Minggu, 15 Oktober 2023

Review Mendidik Anak dengan Cinta Karya Irawati Istadi

 

Seorang ayah menaruh majalah yang dibaca ketika menerima secarik kertas dari anaknya. Dalam lembaran tersebut tertulis “Saya berjanji tidak akan mencuri uang lagi”. Sejurus kemudian wajah sang ayah berubah drastis. Matanya langsung menyala dengan garangnya. “Dasar anak bandel, apalagi yang kamu perbuat hari ini? apa belum puas membuat ayahmu malu?”

Sang ayah merenggut badan anaknya dengan kasar agak mendekat. “Dasar anak tak tahu aturan!
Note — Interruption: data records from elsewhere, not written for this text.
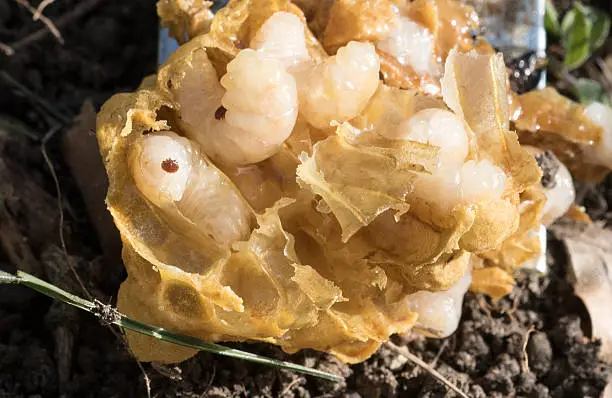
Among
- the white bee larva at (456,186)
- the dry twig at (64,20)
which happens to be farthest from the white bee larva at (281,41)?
the dry twig at (64,20)

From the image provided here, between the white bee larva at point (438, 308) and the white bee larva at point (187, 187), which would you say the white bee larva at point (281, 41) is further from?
the white bee larva at point (438, 308)

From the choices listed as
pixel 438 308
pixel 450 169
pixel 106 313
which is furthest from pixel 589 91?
pixel 106 313

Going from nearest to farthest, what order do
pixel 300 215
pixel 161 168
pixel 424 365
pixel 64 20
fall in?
pixel 161 168, pixel 300 215, pixel 424 365, pixel 64 20

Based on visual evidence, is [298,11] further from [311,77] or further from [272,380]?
[272,380]

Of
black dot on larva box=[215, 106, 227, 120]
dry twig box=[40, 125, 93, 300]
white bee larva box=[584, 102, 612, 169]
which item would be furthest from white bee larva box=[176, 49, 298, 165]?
white bee larva box=[584, 102, 612, 169]

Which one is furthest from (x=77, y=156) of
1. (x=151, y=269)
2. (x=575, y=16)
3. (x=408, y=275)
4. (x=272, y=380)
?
(x=575, y=16)

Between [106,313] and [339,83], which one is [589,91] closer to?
[339,83]
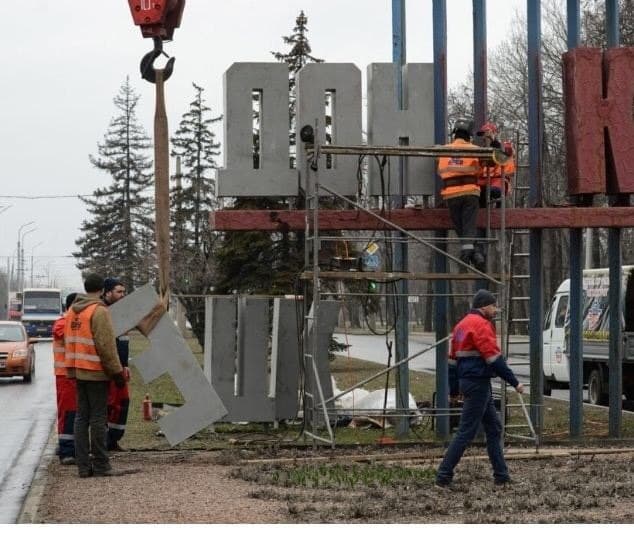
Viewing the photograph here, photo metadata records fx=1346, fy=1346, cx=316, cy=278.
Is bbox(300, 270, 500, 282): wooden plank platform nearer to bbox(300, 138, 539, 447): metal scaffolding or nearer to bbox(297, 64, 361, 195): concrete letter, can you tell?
bbox(300, 138, 539, 447): metal scaffolding

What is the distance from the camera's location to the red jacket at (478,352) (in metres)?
13.1

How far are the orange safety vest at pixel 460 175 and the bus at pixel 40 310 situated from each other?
167 ft

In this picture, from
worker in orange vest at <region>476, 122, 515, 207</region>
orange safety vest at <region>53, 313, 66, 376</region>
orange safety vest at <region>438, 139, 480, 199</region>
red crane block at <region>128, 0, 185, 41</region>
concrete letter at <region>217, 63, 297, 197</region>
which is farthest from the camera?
concrete letter at <region>217, 63, 297, 197</region>

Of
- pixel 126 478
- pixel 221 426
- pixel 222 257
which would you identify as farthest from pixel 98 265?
pixel 126 478

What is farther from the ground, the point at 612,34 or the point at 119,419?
the point at 612,34

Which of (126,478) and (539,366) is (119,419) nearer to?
(126,478)

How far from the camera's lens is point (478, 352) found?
13133 mm

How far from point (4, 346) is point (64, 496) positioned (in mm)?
21472

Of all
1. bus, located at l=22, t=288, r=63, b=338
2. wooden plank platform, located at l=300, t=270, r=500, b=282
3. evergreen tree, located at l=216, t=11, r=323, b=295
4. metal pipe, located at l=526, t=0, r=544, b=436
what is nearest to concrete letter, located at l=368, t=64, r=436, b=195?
metal pipe, located at l=526, t=0, r=544, b=436

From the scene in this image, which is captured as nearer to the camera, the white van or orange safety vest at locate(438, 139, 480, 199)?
orange safety vest at locate(438, 139, 480, 199)

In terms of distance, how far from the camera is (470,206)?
18.0 metres

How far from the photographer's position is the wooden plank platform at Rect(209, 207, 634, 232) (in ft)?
59.7

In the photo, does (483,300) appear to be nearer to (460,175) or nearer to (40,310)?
(460,175)

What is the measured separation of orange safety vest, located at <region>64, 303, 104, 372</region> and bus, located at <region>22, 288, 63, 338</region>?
175ft
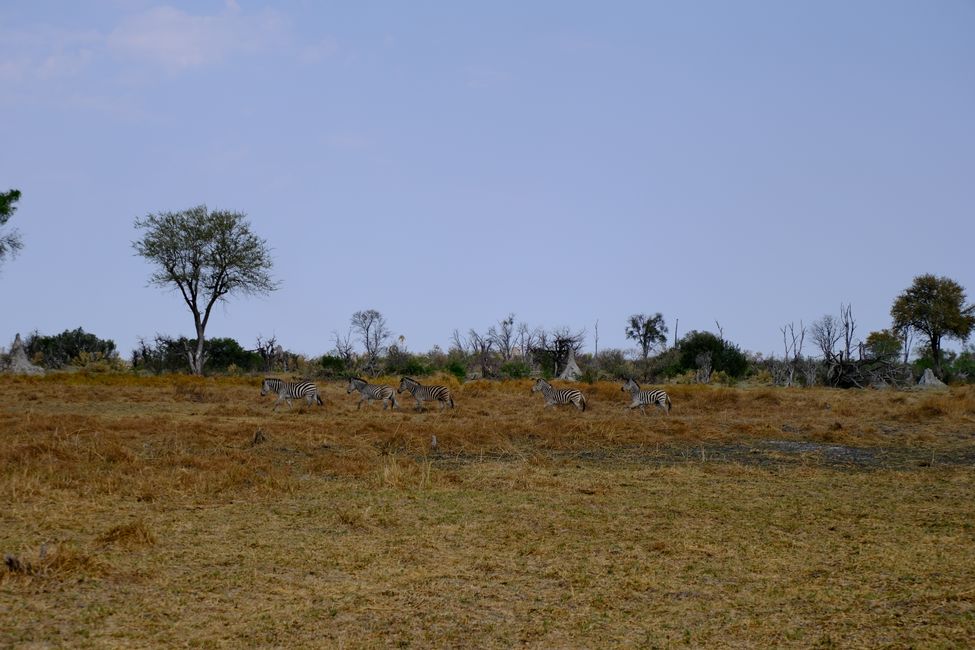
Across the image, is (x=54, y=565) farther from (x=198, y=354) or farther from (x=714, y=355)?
(x=714, y=355)

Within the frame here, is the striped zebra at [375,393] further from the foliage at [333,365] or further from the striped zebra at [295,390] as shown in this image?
the foliage at [333,365]

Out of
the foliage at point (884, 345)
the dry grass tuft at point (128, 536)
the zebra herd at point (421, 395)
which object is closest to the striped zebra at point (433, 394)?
the zebra herd at point (421, 395)

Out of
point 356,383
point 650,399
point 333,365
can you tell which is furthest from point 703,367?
point 356,383

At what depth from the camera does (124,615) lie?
6.48m

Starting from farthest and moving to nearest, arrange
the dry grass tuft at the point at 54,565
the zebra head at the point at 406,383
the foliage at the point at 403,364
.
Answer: the foliage at the point at 403,364 → the zebra head at the point at 406,383 → the dry grass tuft at the point at 54,565

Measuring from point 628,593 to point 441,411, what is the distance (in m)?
18.3

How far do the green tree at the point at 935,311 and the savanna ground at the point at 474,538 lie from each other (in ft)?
139

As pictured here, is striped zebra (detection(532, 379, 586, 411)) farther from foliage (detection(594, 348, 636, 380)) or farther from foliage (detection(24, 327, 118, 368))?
foliage (detection(24, 327, 118, 368))

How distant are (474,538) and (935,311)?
5541 cm

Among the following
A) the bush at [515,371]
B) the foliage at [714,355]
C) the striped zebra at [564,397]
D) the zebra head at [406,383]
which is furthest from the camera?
the foliage at [714,355]

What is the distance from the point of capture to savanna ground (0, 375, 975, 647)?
6430mm

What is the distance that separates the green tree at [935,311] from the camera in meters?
56.3

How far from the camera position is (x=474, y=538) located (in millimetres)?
9195

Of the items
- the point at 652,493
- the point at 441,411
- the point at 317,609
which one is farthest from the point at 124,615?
the point at 441,411
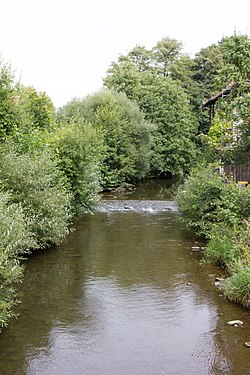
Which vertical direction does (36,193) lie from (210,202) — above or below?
above

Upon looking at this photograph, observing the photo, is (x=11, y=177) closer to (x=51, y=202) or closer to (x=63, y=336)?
(x=51, y=202)

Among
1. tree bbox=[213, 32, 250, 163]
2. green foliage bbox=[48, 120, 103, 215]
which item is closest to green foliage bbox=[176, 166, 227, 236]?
tree bbox=[213, 32, 250, 163]

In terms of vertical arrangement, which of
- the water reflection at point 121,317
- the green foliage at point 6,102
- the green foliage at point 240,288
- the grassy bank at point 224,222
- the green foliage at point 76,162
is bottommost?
the water reflection at point 121,317

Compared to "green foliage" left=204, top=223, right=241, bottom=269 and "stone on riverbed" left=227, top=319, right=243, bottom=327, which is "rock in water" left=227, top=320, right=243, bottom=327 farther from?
"green foliage" left=204, top=223, right=241, bottom=269

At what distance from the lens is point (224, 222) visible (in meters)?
16.1

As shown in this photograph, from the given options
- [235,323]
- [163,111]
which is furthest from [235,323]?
[163,111]

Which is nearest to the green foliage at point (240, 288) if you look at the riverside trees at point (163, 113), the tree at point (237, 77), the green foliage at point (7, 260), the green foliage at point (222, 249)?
the green foliage at point (222, 249)

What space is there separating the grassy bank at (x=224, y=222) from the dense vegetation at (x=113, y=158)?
0.03 meters

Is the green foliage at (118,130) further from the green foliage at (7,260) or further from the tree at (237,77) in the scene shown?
the green foliage at (7,260)

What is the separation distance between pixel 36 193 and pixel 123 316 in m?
6.89

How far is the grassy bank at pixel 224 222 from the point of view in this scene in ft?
39.1

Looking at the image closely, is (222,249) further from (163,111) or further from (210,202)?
(163,111)

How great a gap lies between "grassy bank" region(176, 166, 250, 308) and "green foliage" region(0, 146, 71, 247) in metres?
5.38

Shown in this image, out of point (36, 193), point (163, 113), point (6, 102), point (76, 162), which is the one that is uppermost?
point (163, 113)
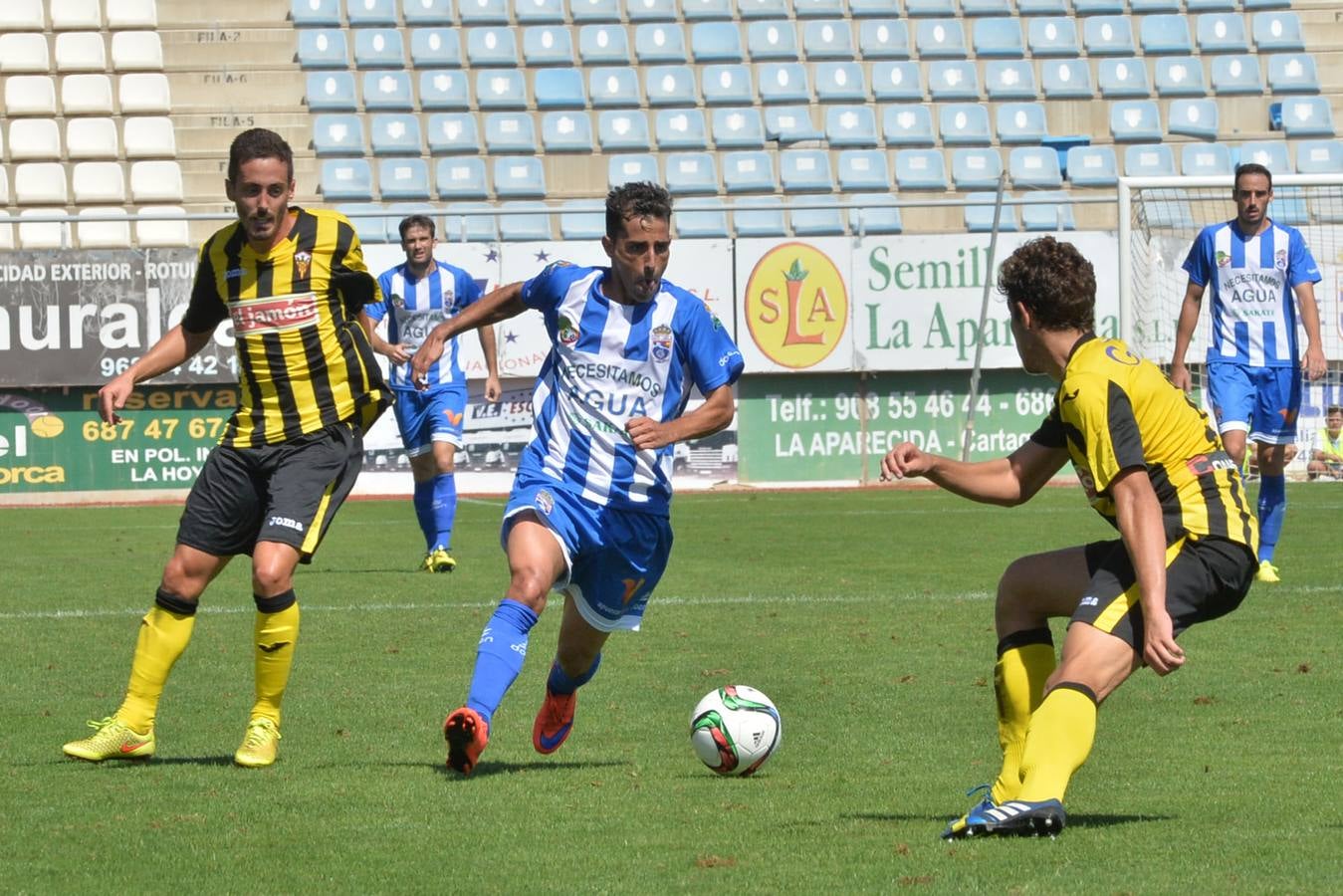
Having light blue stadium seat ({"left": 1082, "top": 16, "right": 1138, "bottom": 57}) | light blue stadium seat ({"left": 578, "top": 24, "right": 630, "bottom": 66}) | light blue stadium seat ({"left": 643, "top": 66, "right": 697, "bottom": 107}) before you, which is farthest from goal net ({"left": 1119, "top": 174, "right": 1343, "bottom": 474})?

Pencuri! Masih kecil sudah pandai mencuri, mau jadi apa kalau sudah besar nanti? Mau jadi perampok? Memalukan!”

Sepintas respon sang ayah terhadap anaknya yang ketauan mencuri uang milik temannya tersebut merupakan hal yang wajar. Anak yang baru saja duduk di bangku kelas 5 SD sudah berani melakukan tindakan tercela sehingga membuatnya kecewa dan marah. Namun, dari segi pendidikan, reaksi tersebut tidak bisa dibenarkan.

Ketika seorang anak salah, maka seharusnya ayah bisa membedakan antara pribadi anak dan perilaku yang dikerjakannya. Pencuri adalah mereka yang memang jahat dan pekerjaannya mencuri. Namun, pencurian tidak hanya bisa dilakukan oleh seorang pencuri, melainkan juga bisa dilakukan oleh seorang anak baik-baik, ketika mungkin satu kali dia sedang khilaf dan dia tidak terus menerus mencuri sehingga tidak pantas jika dia disebut pencuri.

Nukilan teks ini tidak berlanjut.